**Instructions for the task**.
Can you give the stretch of the listing from its first line through the line containing "391H142V416H175L191 391V374L166 357L159" as a numbered list, leaving out any blank lines?

>> begin Records shown

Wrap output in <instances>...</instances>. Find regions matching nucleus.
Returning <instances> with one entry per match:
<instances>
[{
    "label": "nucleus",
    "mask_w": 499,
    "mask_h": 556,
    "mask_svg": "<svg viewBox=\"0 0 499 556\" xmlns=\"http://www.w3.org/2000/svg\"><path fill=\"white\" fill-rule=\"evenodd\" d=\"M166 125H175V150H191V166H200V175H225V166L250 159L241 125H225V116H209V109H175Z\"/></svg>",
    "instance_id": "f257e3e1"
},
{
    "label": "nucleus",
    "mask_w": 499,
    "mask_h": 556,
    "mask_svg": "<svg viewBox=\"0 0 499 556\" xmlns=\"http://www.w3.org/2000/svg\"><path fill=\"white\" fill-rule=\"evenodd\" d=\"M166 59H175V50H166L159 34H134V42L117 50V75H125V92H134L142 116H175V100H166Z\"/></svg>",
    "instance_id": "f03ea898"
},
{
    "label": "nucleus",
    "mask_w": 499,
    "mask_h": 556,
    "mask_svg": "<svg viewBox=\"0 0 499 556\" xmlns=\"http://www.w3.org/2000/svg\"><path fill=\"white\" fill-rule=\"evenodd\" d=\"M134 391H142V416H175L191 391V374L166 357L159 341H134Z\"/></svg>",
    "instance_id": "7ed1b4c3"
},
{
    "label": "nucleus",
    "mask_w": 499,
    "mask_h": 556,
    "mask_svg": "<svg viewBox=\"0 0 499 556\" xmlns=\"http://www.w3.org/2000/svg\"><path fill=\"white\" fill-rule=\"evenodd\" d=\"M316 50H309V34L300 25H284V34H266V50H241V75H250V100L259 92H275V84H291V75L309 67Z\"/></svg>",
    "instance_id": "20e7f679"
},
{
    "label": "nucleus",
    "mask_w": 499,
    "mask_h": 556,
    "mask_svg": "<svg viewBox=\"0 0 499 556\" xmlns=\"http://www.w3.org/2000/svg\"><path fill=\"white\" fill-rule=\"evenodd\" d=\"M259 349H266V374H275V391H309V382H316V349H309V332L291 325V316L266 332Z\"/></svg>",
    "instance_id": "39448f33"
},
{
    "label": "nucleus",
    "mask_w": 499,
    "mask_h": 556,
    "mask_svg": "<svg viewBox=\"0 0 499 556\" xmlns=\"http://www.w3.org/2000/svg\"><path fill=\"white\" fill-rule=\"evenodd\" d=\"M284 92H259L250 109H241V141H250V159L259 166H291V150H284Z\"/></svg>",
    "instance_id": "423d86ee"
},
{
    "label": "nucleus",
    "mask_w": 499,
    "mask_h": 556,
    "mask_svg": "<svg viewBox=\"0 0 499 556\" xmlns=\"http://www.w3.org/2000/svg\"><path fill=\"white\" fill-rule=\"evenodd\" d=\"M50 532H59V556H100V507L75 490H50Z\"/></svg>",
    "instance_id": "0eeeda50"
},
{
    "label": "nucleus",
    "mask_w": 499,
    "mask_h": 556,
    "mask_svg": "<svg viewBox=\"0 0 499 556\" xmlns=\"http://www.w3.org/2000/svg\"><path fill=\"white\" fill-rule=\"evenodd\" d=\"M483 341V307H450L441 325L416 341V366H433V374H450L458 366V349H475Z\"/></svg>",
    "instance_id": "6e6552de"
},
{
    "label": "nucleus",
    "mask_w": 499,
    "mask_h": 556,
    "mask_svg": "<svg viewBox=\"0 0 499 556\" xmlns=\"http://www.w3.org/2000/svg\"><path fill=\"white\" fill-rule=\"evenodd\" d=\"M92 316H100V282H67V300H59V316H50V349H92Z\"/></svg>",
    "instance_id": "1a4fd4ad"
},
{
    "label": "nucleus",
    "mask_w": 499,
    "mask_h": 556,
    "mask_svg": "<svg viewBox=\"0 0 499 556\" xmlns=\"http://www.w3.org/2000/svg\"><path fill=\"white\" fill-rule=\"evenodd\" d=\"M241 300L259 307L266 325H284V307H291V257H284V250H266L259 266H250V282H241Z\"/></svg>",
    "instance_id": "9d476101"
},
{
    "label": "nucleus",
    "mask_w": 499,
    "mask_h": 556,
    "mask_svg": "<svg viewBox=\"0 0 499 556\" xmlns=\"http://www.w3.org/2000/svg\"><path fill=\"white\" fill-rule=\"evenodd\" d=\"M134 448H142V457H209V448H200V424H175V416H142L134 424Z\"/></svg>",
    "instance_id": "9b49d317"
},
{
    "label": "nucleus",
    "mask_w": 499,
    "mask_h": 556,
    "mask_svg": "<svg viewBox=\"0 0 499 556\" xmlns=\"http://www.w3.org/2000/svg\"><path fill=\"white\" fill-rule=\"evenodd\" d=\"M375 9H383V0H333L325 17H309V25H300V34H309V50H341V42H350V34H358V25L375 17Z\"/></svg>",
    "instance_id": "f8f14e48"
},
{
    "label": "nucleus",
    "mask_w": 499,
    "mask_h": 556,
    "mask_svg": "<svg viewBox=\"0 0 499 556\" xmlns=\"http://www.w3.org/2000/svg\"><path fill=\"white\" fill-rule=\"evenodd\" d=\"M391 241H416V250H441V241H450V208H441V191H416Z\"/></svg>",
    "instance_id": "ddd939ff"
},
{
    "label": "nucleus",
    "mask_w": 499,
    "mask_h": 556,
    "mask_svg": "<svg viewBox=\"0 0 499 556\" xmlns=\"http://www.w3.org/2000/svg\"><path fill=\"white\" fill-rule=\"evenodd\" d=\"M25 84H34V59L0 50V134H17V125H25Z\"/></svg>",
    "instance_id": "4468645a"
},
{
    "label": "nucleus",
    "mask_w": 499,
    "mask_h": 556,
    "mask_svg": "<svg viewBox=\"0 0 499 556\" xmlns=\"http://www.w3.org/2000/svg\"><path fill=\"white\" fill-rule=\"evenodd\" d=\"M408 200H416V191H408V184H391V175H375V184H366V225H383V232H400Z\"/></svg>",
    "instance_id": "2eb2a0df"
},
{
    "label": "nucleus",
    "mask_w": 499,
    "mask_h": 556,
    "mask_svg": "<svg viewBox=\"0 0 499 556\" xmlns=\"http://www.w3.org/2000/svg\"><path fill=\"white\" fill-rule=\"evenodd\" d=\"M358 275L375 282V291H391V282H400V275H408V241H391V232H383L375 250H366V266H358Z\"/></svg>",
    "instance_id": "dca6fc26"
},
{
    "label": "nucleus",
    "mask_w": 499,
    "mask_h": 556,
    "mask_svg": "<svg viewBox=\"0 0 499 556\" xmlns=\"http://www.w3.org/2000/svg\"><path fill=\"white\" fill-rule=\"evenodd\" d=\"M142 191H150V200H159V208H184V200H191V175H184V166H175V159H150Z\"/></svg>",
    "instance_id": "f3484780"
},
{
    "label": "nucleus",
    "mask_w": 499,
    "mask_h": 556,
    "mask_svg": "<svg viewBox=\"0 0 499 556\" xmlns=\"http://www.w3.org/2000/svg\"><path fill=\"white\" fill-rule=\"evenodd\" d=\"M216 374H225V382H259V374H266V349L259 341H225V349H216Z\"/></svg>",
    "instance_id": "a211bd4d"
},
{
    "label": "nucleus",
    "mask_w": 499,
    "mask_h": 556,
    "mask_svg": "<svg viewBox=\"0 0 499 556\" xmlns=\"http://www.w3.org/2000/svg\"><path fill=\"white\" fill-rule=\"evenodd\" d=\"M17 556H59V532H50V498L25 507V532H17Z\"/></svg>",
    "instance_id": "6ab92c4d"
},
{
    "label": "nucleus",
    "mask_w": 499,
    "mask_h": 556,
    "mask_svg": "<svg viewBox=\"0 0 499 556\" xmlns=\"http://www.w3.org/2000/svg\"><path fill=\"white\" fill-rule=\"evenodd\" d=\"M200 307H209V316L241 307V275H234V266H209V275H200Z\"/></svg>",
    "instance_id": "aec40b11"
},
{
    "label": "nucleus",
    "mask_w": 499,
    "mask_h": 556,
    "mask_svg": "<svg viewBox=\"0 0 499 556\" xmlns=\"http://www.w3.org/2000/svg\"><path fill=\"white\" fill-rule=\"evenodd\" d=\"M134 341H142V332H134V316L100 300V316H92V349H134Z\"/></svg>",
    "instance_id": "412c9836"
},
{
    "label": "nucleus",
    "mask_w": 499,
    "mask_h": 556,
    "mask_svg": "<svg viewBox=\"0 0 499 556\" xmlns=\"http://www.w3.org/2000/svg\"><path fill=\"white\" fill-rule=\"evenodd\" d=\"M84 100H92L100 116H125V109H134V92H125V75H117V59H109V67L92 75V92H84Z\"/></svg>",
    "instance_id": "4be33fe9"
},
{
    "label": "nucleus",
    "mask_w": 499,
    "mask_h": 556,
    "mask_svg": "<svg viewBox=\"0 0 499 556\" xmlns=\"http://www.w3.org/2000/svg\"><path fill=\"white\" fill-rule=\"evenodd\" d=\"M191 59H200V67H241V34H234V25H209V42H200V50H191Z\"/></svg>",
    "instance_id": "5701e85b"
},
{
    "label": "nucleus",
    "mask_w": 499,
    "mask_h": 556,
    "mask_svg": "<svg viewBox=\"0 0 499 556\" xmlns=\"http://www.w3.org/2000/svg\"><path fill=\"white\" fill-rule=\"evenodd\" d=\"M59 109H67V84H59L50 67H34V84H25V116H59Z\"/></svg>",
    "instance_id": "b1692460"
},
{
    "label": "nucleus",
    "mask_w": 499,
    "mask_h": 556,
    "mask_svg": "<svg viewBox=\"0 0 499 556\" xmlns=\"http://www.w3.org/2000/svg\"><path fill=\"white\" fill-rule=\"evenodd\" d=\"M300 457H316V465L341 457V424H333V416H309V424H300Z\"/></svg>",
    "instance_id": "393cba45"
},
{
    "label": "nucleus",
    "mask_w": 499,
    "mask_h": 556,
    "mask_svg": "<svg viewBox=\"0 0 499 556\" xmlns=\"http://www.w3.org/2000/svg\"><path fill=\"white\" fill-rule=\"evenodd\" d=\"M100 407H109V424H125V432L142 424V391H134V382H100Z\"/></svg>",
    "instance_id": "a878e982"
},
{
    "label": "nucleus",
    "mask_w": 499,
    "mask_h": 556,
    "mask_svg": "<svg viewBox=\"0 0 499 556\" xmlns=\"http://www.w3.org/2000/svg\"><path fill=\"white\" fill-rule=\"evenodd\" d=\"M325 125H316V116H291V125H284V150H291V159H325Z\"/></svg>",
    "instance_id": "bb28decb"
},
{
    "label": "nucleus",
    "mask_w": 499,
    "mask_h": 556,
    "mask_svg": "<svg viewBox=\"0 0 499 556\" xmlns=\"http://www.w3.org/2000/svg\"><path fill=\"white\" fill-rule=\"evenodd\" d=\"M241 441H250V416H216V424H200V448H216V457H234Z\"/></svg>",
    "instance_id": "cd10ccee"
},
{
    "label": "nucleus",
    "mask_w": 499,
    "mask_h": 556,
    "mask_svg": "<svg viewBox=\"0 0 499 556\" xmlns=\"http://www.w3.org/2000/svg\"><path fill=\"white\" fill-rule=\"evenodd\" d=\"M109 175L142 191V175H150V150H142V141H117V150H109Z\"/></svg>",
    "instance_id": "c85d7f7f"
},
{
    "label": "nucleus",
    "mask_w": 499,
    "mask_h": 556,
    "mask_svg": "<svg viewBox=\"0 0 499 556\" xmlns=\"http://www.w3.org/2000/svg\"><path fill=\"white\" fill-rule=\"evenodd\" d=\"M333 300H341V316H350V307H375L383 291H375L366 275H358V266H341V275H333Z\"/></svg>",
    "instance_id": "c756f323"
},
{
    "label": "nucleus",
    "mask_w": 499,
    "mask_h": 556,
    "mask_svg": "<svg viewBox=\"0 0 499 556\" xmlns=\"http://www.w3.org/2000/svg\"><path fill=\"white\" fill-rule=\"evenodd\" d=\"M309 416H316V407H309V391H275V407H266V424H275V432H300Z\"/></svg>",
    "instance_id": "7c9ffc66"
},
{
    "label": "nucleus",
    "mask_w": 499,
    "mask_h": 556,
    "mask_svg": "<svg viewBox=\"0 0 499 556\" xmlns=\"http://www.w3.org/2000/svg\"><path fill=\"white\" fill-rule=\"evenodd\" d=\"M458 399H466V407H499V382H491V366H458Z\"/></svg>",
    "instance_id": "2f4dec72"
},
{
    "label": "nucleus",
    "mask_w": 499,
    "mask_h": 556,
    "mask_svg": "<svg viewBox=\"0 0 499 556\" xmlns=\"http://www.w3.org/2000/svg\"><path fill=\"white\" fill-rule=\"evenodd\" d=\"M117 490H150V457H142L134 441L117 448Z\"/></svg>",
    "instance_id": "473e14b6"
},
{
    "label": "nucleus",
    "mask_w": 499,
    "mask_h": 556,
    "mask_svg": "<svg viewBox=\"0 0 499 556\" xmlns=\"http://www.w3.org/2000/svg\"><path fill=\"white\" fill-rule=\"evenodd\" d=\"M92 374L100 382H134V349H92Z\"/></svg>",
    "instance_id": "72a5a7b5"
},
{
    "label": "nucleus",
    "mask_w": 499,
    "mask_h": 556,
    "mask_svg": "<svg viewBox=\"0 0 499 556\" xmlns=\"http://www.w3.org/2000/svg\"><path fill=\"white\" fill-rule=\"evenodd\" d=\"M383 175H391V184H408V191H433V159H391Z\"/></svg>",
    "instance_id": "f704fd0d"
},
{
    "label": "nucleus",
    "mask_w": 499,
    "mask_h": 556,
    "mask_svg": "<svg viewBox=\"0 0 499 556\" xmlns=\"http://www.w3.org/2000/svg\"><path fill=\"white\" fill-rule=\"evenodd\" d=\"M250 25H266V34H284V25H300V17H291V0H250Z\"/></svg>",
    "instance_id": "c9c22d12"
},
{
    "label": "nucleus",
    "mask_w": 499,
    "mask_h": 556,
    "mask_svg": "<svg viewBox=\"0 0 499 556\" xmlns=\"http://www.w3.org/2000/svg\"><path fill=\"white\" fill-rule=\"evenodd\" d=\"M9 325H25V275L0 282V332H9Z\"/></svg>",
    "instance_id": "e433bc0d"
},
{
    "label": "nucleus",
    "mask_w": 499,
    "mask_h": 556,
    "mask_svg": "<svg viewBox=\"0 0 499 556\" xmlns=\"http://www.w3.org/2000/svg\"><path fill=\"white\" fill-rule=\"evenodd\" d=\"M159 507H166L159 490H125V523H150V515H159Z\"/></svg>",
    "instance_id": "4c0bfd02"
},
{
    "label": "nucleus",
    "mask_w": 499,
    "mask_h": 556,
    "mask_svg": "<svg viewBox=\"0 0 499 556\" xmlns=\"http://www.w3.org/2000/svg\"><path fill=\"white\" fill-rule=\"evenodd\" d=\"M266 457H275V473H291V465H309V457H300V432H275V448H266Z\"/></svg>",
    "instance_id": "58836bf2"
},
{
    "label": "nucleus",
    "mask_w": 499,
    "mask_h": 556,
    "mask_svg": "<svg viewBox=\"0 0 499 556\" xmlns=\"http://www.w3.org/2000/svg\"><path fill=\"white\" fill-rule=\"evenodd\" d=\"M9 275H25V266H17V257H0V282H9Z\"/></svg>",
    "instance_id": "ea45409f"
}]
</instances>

>> end Records shown

**Result of the task**.
1. Wrap output in <instances>...</instances>. Find regions matching nucleus.
2. Returning <instances> with one entry per match:
3. <instances>
4. [{
5.     "label": "nucleus",
6.     "mask_w": 499,
7.     "mask_h": 556,
8.     "mask_svg": "<svg viewBox=\"0 0 499 556\" xmlns=\"http://www.w3.org/2000/svg\"><path fill=\"white\" fill-rule=\"evenodd\" d=\"M166 125H175V150H191V166H200V175H225V166L250 159L241 125H225V116H209V109H175Z\"/></svg>",
9.     "instance_id": "f257e3e1"
10. },
11. {
12.     "label": "nucleus",
13.     "mask_w": 499,
14.     "mask_h": 556,
15.     "mask_svg": "<svg viewBox=\"0 0 499 556\" xmlns=\"http://www.w3.org/2000/svg\"><path fill=\"white\" fill-rule=\"evenodd\" d=\"M166 59H175V50H166L159 34H134V42L117 50V75H125V92H134L142 116H175V100H166Z\"/></svg>",
16.     "instance_id": "f03ea898"
17. },
18. {
19.     "label": "nucleus",
20.     "mask_w": 499,
21.     "mask_h": 556,
22.     "mask_svg": "<svg viewBox=\"0 0 499 556\" xmlns=\"http://www.w3.org/2000/svg\"><path fill=\"white\" fill-rule=\"evenodd\" d=\"M134 391H142V416H175L191 391V374L166 357L159 341H134Z\"/></svg>",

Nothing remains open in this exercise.